Morsi's ouster was also backed by the Sheikh Ahmed al-Tayeb, the grand imam of Al-Azhar, the highest clerical authority in Sunni Islam. A poll found last month found that 71 percent of Egyptians do not want Morsi back.

Morsi had opportunities to meet with his opponents and negotiate a way to stay in office. He refused.

Morsi supporters in the United States have every right to speak out in support of him. And there's no prohibition in American law against being a member of the Muslim Brotherhood.

But candor has never been a part of the Islamist strategy. This was made clear during a 1993 meeting of the Muslim Brotherhood's Palestine Committee at a Philadelphia hotel. FBI recordings of the meeting show that the group, which convened to discuss ways to support Hamas, knew the American public would reject their message if it was presented honestly.

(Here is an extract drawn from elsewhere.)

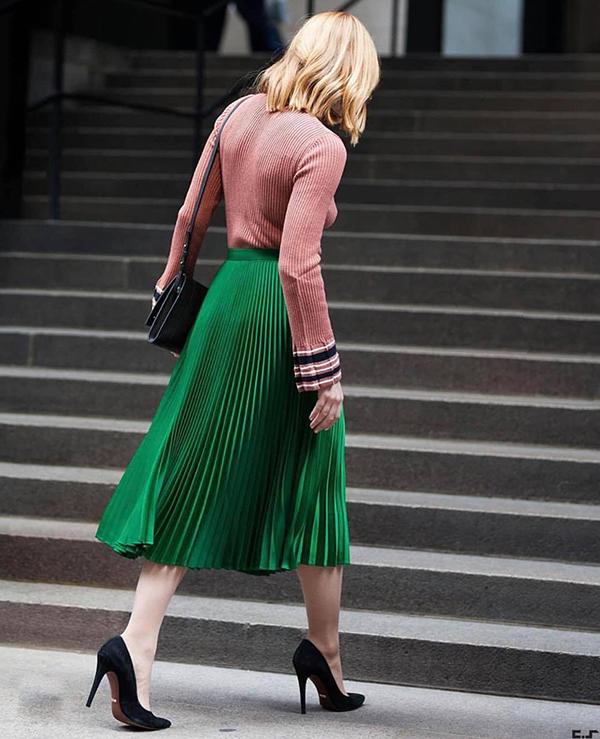 Kiểu váy xoè có chiều dài qua gối được làm mới bằng những gam màu thời thượng. Nổi bật là tông xánh lá bắt mắt được nhiều fashionista yêu thích.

"War is deception," said Shukri Abu Baker, who headed the Holy Land Foundation for Relief and Development. The charity posed as a Muslim humanitarian concern which gave money and supplies to needy widows and orphans. In reality, it illegally funneled millions of dollars to Hamas.

"War is deception. Deceive, camouflage, pretend that you're leaving while you're walking that way ... Deceive your enemy."

Saturday's rally was organized by individuals and groups with Muslim Brotherhood ties. It sought the restoration of a government dominated by Brotherhood members who were working to consolidate power.

None of the flowery talk about democracy changes that reality.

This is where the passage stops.